Хорошо, если не он, то кто? Дух Тамерлана? Надо, кстати, о нем почитать. Не о духе, а… Нет, она уже читала что-то о Тамерлане. Что-то слышала от Сожженного (когда слушала). Строил горы из отрубленных голов. Чуть было не завоевал Москву.
«Поглощатель пространства», – говорил Сожженный.
Почему, кстати, обязательно дух Тамерлана? Там же еще есть могилы. «Извините,
Она улыбнулась и несколько секунд шла с этой улыбкой. Одна секунда, две секунды… Шаг, шаг. А Сожженный продолжал говорить. И она даже что-то – сквозь эту улыбку и эти шаги – ему отвечала. И трогала его рубашку, которую нужно постирать (она не собиралась). Вообще всё постирать, забросить в старую машинку, и эту рубашку, и самого Сожженного, и ее, и этот день. И всё это будет медленно вертеться…
– Как остров Фульского короля? – спросил Сожженный.
Они уже подходили к церкви. Иногда он улавливал ее мысли. Называл это «поцеловаться мозгами».
– Когда вернемся, отдашь мне эту рубашку, – сказала она.
Жалеет ли она, что не слушала, о чем он говорил? Нет, она не жалеет.
Есть несколько записей в Ютубе – они идут по Самарканду и разговаривают. Можно запустить любую. Лучше ту, где она в белой майке с кружком инь-ян на груди.
– …даже если не успеем, – громко включается Сожженный.
Запись велась не с начала. Она убавляет звук.
– …в любом случае оно у нас еще есть. – Сожженный на экране говорит тише.
– «Оно»? – Она, в белой майке, переспрашивает.
– Один мой друг, еврей, называл это –
– Что?
– Е-время. Или евре-мя. Делил народы на народы-время и народы-пространство.

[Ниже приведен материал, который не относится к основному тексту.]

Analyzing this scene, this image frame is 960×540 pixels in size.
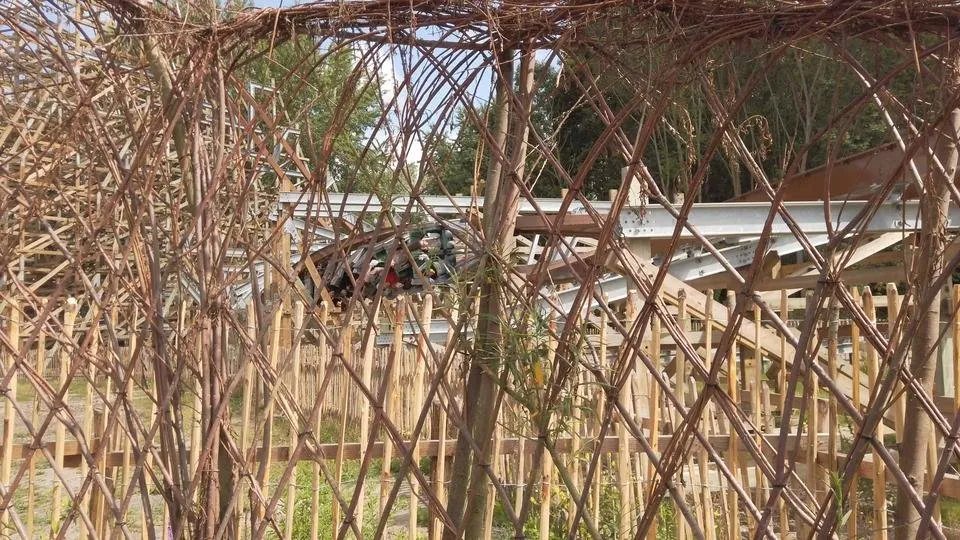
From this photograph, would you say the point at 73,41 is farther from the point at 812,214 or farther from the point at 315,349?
the point at 315,349

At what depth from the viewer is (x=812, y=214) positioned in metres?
5.88

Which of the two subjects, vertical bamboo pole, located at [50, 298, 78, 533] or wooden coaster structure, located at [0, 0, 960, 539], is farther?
vertical bamboo pole, located at [50, 298, 78, 533]

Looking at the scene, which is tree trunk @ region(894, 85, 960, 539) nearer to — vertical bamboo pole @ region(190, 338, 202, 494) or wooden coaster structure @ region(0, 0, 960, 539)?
wooden coaster structure @ region(0, 0, 960, 539)

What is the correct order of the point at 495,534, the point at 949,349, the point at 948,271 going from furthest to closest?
the point at 949,349 < the point at 495,534 < the point at 948,271

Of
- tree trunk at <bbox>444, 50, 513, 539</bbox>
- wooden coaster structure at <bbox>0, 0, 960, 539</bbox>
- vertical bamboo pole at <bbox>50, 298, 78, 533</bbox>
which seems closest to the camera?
wooden coaster structure at <bbox>0, 0, 960, 539</bbox>

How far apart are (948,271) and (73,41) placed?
259 cm

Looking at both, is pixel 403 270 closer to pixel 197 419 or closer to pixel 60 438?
pixel 197 419

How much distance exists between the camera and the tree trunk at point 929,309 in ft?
5.70

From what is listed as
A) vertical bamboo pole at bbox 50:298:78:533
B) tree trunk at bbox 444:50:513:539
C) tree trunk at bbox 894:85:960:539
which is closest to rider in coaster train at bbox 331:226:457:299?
tree trunk at bbox 444:50:513:539

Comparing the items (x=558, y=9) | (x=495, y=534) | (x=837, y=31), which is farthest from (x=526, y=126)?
(x=495, y=534)

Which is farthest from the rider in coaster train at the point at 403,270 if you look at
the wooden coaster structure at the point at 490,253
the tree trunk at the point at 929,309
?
the tree trunk at the point at 929,309

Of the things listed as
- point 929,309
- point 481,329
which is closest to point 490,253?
point 481,329

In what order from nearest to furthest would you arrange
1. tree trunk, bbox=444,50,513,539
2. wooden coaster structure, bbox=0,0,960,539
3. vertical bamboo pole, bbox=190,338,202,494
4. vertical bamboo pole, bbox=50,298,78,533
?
wooden coaster structure, bbox=0,0,960,539
tree trunk, bbox=444,50,513,539
vertical bamboo pole, bbox=190,338,202,494
vertical bamboo pole, bbox=50,298,78,533

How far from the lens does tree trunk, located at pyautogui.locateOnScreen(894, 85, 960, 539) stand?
174 cm
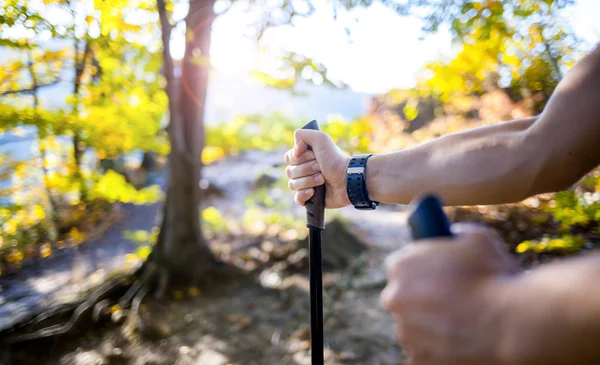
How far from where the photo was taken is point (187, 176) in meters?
4.18

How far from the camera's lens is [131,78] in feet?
12.3

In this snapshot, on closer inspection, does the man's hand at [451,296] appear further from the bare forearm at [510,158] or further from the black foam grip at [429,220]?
the bare forearm at [510,158]

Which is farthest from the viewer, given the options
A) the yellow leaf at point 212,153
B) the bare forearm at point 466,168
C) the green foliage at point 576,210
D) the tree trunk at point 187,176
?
the yellow leaf at point 212,153

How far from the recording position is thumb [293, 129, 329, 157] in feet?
5.26

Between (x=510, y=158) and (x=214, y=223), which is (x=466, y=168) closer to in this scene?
(x=510, y=158)

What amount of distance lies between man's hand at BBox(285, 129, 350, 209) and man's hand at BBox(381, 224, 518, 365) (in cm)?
96

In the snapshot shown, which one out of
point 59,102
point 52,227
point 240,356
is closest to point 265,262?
point 240,356

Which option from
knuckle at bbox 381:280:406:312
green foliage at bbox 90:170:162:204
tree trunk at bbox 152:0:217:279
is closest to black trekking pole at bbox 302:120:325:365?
knuckle at bbox 381:280:406:312

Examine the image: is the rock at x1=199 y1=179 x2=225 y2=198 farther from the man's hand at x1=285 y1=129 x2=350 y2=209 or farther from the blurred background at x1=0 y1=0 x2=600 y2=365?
the man's hand at x1=285 y1=129 x2=350 y2=209

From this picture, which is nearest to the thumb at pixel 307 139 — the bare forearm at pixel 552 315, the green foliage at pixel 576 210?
the bare forearm at pixel 552 315

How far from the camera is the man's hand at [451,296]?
1.99 ft

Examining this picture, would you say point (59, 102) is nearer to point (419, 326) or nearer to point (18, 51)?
point (18, 51)

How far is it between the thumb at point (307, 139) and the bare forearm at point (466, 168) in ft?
0.87

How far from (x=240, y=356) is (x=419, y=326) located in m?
2.88
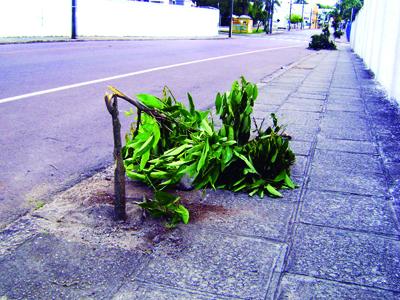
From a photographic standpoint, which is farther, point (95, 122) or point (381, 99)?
point (381, 99)

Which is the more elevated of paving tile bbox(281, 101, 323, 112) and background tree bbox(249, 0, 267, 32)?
background tree bbox(249, 0, 267, 32)

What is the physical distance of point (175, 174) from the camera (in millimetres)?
3779

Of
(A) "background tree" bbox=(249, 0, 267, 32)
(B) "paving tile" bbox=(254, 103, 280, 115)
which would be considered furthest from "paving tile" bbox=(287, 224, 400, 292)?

Сожженный – сейчас это видно – тоже в майке, только серой. Значит, это не тот разговор, тогда он был в рубашке. Или в этой майке, тоже надо в стирку.
– Евреев он относил к народам времени. К ускорителям времени.
– Просто глупый каламбур, – говорит она. – Евремя…
Она говорит что-то еще, но мимо проезжает машина с гремящей музыкой. «Разорви мою грудь, разорви мое сердце, насыпь туда побо-ольше перца…»
Когда она в этих записях говорит что-то важное, или машина с воплями проезжает, или шум ветра, или дети.
– Каламбур, – миролюбиво кивает Сожженный. – Но вот насчет «глупый»… Он объяснял желание фараона уничтожить евреев именно этим. Фараон стремился построить вечность.
Машина с «перцем» уже проехала.
– Построить вечность?
Да, теперь ее тоже слышно хорошо. Так всегда. Когда она просто переспрашивает, тогда хорошо.
– Да. – Он снова кивает. – В виде огромного и самого эффективного катехона – пирамиды. Даже их попытался к этому привлечь, кирпичи делать.